Pakistan on political brink with angry civil society


By Adnan Rehmat

Pakistan is on the political brink again. Opposition parties are trying to oust the government barely a year into a five-year term in office. Poor governance, as described by opposition parties, by the incumbents is helping fuel anger and an attempt has been scheduled for Oct. 27 to lay siege to Islamabad to force change. The parliament watches silently as the streets become a substitute platform for political wrangling.
Uncertainty reigns. People are getting angrier as no answers are forthcoming. Civil society expects things will get better but feels time is running out for them as Pakistan’s political landscape remains unresponsive to their demands.
In the backdrop of this, a congress of distinguished civil society members, local and foreign, took place in Lahore last week. The Asma Jahangir Conference, the second in a series of annual meetings commemorating the death anniversary of arguably Pakistan’s greatest human rights activist, showcased a menu of topics centered on dealing with the challenges of a citizenry left adrift and feeling betrayed by the state and its principal actors, including parliament, the government, judiciary and executive. And political parties.
While anger over the state’s inability to satisfy the expectations of an upwardly mobile citizenry was on ample display, so was the general sentiment that Pakistan’s political parties, meant to be the guardians and repository of public interest, are failing them. 
The sentiments are not misplaced. There is a growing gap between what voters want in a pluralist Pakistani democracy and what the political parties, distracted by wrangling instead, are delivering. In a country where voters have protected democracy by spurning military rule repeatedly, political parties are failing to respect their mandate through good governance and modernization of the state apparatus.
One reason for this shortcoming is that the political parties in general have failed to develop direct and collective engagement with the country’s restless and burgeoning civil society. Instead, they only hold on to their narrow band of loyalists and disparate constituents.

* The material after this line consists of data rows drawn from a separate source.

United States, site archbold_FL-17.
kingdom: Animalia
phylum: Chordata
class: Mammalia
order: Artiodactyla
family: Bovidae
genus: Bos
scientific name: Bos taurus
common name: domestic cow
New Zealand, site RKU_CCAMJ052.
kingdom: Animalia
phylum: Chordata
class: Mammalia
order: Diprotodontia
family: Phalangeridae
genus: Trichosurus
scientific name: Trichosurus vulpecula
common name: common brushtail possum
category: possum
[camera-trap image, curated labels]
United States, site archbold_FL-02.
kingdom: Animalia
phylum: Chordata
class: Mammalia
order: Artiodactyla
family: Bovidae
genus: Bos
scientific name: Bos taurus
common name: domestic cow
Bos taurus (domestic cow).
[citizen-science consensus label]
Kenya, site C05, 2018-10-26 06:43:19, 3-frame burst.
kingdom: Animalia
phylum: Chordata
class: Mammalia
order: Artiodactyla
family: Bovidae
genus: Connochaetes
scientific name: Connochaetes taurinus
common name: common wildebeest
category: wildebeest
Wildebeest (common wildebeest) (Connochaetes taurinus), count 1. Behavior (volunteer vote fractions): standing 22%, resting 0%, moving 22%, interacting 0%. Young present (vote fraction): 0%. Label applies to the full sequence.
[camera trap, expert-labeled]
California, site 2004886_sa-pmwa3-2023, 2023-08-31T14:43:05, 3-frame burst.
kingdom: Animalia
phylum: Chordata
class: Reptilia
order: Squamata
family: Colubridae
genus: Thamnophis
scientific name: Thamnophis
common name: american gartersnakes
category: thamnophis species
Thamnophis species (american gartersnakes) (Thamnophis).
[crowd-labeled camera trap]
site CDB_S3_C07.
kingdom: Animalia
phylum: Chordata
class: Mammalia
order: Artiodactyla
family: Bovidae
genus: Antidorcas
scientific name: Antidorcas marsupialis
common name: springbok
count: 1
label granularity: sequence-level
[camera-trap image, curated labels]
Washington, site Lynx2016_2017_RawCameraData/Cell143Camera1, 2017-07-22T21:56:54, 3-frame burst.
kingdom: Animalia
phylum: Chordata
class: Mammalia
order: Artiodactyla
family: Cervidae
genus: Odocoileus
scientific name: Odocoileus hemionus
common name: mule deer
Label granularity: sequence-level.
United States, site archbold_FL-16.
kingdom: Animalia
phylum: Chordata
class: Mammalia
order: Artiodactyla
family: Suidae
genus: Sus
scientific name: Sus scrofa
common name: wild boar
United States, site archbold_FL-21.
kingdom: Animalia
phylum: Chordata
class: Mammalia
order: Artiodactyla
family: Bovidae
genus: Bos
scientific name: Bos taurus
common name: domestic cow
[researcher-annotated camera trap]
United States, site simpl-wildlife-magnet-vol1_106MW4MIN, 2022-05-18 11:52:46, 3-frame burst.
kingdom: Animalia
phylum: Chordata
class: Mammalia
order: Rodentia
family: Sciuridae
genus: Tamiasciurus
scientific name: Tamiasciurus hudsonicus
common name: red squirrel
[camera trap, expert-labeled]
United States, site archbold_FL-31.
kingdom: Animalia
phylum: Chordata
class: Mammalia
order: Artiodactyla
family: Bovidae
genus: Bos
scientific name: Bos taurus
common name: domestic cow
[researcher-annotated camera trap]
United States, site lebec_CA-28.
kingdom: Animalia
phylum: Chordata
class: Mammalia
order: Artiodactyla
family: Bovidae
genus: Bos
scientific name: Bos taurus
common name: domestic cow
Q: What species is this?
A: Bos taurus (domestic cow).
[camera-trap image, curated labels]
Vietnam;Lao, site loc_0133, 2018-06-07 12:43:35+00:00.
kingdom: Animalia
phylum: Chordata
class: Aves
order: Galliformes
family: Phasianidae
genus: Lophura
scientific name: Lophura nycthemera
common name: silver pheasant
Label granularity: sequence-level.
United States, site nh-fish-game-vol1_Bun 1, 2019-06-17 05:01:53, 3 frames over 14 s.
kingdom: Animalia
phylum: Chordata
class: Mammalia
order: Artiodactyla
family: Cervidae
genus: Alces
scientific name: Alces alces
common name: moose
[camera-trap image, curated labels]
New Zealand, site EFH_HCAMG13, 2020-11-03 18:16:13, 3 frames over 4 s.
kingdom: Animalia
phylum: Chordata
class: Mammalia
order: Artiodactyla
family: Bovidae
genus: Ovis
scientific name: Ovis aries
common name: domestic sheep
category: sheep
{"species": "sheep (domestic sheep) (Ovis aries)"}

Political parties fight each other all the time – indeed they are expected to. But in Pakistan the spaces between these fights are disappearing, which means the parties have little time for their constituents and more for being combative with each other. While these fights continue, civil society is moving on with the times, and their inspiration from and romance with political parties is fading.
What Pakistan’s disenchanted civil society wants are more inclusive and pluralistic solutions to the challenges of a changing socio-political and competitive economic environment in a more connected world, even as political parties remain stuck in a time warp where leaderships take generations to change hands. The parties have spectacularly failed on the intake of professional classes into their ranks. Instead, only opportunists, investors and turncoats now qualify. 
With its own initiatives like the Asma Jahangir Conference and the annual discussions and direct pluralist engagements on thematic issues by the likes of the independent Human Rights Commission of Pakistan, and similar other provincial-level congresses, slowly an alternative vision – and indeed mission – of Pakistan’s progressive classes is emerging. And along with it a more inclusive, plural and progressive narrative and discourse.
The penchant of Pakistani political parties to choose the street instead of parliament to settle political scores is compounding the hypocrisies of politics and preventing the evolution of pluralistic solutions to political conflicts. The planned siege of Islamabad by the opposition and the planned use of force by the government to counter it induces a strong sense of déjà vu. Pakistan was here five years ago in 2014. The only difference being that the sides have switched and, unabashedly and unashamedly, so have their respective arguments.
This may be just a switch of positions by the two sides but it raises troubling questions about how the more things change in Pakistan the more they remain the same and the country’s political landscape remains hostage to moving around in circles and not going anywhere in terms of political evolution and improved governance.  
Political parties need to temper their wasteful grandstanding and change their unreliable narrative about what is possible and what is not – in terms of making promises not possible to keep and being more realistic in offering and delivering expectations. By keeping parliament away from political disputes and discussions there remains no option but to take the fight to the streets where it is easier for anti-democratic forces to manipulate them. The home for solutions to Pakistan’s problems is the parliament, not the streets. That is the message of civil society.
The country’s civil society is moving forward with an alternative political agenda seeking to remove the outdated state-dictated ideologies infesting political parties and to instead put people at the heart of politics and development. The political parties must meet them half-way or risk irrelevance.